— START OF Input rows —

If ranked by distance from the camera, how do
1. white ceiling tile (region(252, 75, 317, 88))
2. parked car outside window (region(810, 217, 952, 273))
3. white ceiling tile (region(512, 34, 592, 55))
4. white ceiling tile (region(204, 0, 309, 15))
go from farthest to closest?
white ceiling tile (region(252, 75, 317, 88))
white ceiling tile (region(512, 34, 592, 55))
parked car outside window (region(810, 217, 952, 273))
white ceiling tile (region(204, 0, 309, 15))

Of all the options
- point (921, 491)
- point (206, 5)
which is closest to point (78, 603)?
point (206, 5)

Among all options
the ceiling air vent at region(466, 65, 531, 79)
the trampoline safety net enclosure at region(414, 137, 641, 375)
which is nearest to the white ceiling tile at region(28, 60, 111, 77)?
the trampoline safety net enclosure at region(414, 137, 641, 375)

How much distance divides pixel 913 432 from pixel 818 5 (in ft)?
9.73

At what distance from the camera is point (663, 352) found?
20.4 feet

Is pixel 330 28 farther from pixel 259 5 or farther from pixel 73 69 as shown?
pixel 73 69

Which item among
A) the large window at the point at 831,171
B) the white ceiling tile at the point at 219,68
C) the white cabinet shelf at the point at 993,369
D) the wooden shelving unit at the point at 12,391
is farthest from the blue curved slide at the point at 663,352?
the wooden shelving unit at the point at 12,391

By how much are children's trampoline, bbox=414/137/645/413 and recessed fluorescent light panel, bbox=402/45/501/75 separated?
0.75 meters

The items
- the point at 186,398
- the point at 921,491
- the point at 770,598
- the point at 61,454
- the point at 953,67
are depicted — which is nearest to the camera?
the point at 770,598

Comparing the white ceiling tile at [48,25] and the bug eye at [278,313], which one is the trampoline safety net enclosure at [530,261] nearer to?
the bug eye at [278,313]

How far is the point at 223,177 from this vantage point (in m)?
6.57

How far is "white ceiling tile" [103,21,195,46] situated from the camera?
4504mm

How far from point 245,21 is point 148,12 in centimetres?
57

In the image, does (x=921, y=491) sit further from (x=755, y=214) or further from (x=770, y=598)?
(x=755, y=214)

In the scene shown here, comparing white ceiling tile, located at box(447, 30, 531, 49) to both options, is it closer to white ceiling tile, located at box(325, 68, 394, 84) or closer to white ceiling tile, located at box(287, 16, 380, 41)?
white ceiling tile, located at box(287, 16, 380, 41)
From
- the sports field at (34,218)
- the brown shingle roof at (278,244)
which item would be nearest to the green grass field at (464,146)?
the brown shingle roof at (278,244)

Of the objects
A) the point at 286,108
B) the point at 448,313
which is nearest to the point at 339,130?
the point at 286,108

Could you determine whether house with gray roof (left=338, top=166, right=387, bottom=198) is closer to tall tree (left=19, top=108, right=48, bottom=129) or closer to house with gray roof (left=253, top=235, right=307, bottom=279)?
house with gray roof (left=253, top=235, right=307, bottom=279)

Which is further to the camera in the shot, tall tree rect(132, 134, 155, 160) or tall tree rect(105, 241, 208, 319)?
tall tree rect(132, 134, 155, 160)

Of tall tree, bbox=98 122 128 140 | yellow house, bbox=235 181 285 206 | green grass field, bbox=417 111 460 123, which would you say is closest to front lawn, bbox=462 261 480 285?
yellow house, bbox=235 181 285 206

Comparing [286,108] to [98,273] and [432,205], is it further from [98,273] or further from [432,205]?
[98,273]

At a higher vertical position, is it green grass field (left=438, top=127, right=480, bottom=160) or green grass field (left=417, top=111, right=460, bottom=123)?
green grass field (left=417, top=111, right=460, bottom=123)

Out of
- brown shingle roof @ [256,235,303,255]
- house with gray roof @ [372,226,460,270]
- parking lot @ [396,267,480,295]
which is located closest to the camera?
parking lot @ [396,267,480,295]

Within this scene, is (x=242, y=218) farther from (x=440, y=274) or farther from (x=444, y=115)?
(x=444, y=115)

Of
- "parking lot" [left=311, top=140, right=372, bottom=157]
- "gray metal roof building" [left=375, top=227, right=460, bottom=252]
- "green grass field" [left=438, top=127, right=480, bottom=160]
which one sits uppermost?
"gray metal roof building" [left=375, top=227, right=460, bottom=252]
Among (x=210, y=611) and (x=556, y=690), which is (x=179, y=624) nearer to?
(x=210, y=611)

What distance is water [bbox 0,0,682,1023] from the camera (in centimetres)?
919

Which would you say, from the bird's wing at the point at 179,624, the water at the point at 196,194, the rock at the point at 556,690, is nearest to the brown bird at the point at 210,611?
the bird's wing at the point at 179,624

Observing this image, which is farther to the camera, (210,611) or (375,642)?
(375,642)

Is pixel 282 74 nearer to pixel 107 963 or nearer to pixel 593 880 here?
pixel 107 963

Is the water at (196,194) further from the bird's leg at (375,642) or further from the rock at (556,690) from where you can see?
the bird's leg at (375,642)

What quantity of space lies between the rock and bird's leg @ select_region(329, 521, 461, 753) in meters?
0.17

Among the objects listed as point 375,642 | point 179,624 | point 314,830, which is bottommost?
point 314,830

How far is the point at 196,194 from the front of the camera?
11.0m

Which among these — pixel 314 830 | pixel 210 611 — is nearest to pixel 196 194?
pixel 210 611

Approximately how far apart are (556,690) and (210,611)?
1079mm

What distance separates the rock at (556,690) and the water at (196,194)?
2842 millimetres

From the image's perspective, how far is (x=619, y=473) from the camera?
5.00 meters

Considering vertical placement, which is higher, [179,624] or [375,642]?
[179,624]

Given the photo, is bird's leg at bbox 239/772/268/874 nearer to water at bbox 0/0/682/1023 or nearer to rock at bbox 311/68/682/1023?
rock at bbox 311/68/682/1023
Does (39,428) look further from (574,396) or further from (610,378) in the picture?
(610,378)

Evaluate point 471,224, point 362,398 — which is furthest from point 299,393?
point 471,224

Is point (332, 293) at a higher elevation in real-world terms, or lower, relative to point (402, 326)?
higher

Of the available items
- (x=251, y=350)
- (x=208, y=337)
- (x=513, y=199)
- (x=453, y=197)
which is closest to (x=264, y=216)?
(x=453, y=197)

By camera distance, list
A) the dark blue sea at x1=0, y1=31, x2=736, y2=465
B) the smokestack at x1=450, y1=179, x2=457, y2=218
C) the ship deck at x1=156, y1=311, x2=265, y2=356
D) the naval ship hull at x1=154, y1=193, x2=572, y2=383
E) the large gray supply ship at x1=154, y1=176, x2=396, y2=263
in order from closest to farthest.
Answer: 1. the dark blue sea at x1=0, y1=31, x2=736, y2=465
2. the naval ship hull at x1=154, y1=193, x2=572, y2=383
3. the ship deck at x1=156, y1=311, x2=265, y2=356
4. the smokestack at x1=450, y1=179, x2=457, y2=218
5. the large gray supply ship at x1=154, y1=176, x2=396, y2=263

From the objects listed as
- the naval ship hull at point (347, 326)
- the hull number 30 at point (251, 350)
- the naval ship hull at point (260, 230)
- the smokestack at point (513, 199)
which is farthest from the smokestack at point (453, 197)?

— END OF Input rows —

--- Your task ---
Print back all the lines verbatim.

--- Final result ---
If ranked by distance from the camera, how do
1. white ceiling tile (region(252, 75, 317, 88))
2. parked car outside window (region(810, 217, 952, 273))
3. white ceiling tile (region(512, 34, 592, 55))
4. white ceiling tile (region(204, 0, 309, 15))
go from farthest to closest?
white ceiling tile (region(252, 75, 317, 88))
white ceiling tile (region(512, 34, 592, 55))
parked car outside window (region(810, 217, 952, 273))
white ceiling tile (region(204, 0, 309, 15))

Of all the options
- point (921, 491)
- point (206, 5)
which is closest to point (78, 603)?
point (206, 5)

Among all options
the ceiling air vent at region(466, 65, 531, 79)
the trampoline safety net enclosure at region(414, 137, 641, 375)
which is nearest to the white ceiling tile at region(28, 60, 111, 77)?
the trampoline safety net enclosure at region(414, 137, 641, 375)

How much distance divides pixel 913 432 from pixel 818 5 (in ft)?
9.73

At what distance from the camera is point (663, 352) found?
20.4 feet

Is pixel 330 28 farther from pixel 259 5 or farther from pixel 73 69 as shown?
pixel 73 69

Which item among
A) the large window at the point at 831,171
B) the white ceiling tile at the point at 219,68
C) the white cabinet shelf at the point at 993,369
D) the wooden shelving unit at the point at 12,391
is farthest from the blue curved slide at the point at 663,352?
the wooden shelving unit at the point at 12,391

By how much are children's trampoline, bbox=414/137/645/413 and recessed fluorescent light panel, bbox=402/45/501/75 separated?
0.75 meters

The items
- the point at 186,398
- the point at 921,491
- the point at 770,598
- the point at 61,454
- the point at 953,67
are depicted — which is nearest to the camera?
the point at 770,598

Comparing the white ceiling tile at [48,25] and the bug eye at [278,313], which one is the trampoline safety net enclosure at [530,261] nearer to?
the bug eye at [278,313]

How far is the point at 223,177 from this vantage point (in m)?
6.57

How far is "white ceiling tile" [103,21,195,46] situated from the camera?
4504mm

How far from point 245,21 is point 148,12 in centimetres?
57

In the image, does (x=921, y=491) sit further from (x=755, y=214) or further from (x=770, y=598)?
(x=755, y=214)

In the scene shown here, comparing white ceiling tile, located at box(447, 30, 531, 49) to both options, is it closer to white ceiling tile, located at box(325, 68, 394, 84) or closer to white ceiling tile, located at box(287, 16, 380, 41)?
white ceiling tile, located at box(287, 16, 380, 41)
From
- the sports field at (34,218)
- the brown shingle roof at (278,244)
which item would be nearest to the green grass field at (464,146)?
the brown shingle roof at (278,244)

Of the objects
A) the point at 286,108
B) the point at 448,313
which is nearest to the point at 339,130?
the point at 286,108

Could you determine whether house with gray roof (left=338, top=166, right=387, bottom=198) is closer to tall tree (left=19, top=108, right=48, bottom=129) or closer to house with gray roof (left=253, top=235, right=307, bottom=279)?
house with gray roof (left=253, top=235, right=307, bottom=279)

Which is further to the camera in the shot, tall tree rect(132, 134, 155, 160) or tall tree rect(105, 241, 208, 319)?
tall tree rect(132, 134, 155, 160)

Of tall tree, bbox=98 122 128 140 | yellow house, bbox=235 181 285 206 | green grass field, bbox=417 111 460 123, which would you say is closest to front lawn, bbox=462 261 480 285?
yellow house, bbox=235 181 285 206

Comparing [286,108] to [98,273] and [432,205], is it further from [98,273] or further from [432,205]?
[98,273]

At a higher vertical position, is it green grass field (left=438, top=127, right=480, bottom=160) or green grass field (left=417, top=111, right=460, bottom=123)?
green grass field (left=417, top=111, right=460, bottom=123)

Out of
- brown shingle roof @ [256,235,303,255]
- house with gray roof @ [372,226,460,270]
- parking lot @ [396,267,480,295]
which is located closest to the camera?
parking lot @ [396,267,480,295]

Within this scene, is (x=242, y=218) farther from (x=440, y=274) or farther from (x=444, y=115)?
(x=444, y=115)

Of
- "parking lot" [left=311, top=140, right=372, bottom=157]
- "gray metal roof building" [left=375, top=227, right=460, bottom=252]
- "green grass field" [left=438, top=127, right=480, bottom=160]
which one sits uppermost?
"gray metal roof building" [left=375, top=227, right=460, bottom=252]
Among (x=210, y=611) and (x=556, y=690), which is (x=179, y=624) nearer to?
(x=210, y=611)

What distance is water [bbox 0,0,682,1023] from the camera (in centimetres)?
919

Which would you say, from the bird's wing at the point at 179,624, the water at the point at 196,194, the rock at the point at 556,690, is nearest to the brown bird at the point at 210,611?
the bird's wing at the point at 179,624

Observing this image, which is farther to the camera, (210,611) or (375,642)?
(375,642)

Is pixel 282 74 nearer to pixel 107 963 or nearer to pixel 593 880 here?
pixel 107 963

Is the water at (196,194) further from the bird's leg at (375,642) or further from the rock at (556,690) from where you can see?
the bird's leg at (375,642)

What quantity of space lies between the rock and bird's leg @ select_region(329, 521, 461, 753) in meters?
0.17

Among the objects listed as point 375,642 | point 179,624 | point 314,830, which is bottommost?
point 314,830

How far is the point at 196,194 from the front of the camera?
11.0m

Which among these — pixel 314 830 | pixel 210 611 — is nearest to pixel 196 194?
pixel 210 611

Approximately how far apart are (556,690) and (210,611)?
1079mm

What distance separates the rock at (556,690) and the water at (196,194)?
2842 millimetres

From the image's perspective, how far is (x=619, y=473) from the camera?
5.00 meters

Considering vertical placement, which is higher, [179,624] or [375,642]?
[179,624]

Given the photo, is bird's leg at bbox 239/772/268/874 nearer to water at bbox 0/0/682/1023 or nearer to rock at bbox 311/68/682/1023?
rock at bbox 311/68/682/1023
Does (39,428) look further from (574,396) or further from (610,378) in the picture?
(610,378)

Evaluate point 471,224, point 362,398 — which is furthest from point 299,393?
point 471,224

Is point (332, 293) at a higher elevation in real-world terms, or lower, relative to point (402, 326)?
higher

Of the available items
- (x=251, y=350)
- (x=208, y=337)
- (x=513, y=199)
- (x=453, y=197)
which is closest to (x=264, y=216)?
(x=453, y=197)

By camera distance, list
A) the dark blue sea at x1=0, y1=31, x2=736, y2=465
B) the smokestack at x1=450, y1=179, x2=457, y2=218
C) the ship deck at x1=156, y1=311, x2=265, y2=356
D) the naval ship hull at x1=154, y1=193, x2=572, y2=383
E) the large gray supply ship at x1=154, y1=176, x2=396, y2=263
in order from closest to farthest.
Answer: 1. the dark blue sea at x1=0, y1=31, x2=736, y2=465
2. the naval ship hull at x1=154, y1=193, x2=572, y2=383
3. the ship deck at x1=156, y1=311, x2=265, y2=356
4. the smokestack at x1=450, y1=179, x2=457, y2=218
5. the large gray supply ship at x1=154, y1=176, x2=396, y2=263

From the objects listed as
- the naval ship hull at point (347, 326)
- the hull number 30 at point (251, 350)
- the naval ship hull at point (260, 230)
- the smokestack at point (513, 199)
which is farthest from the smokestack at point (453, 197)?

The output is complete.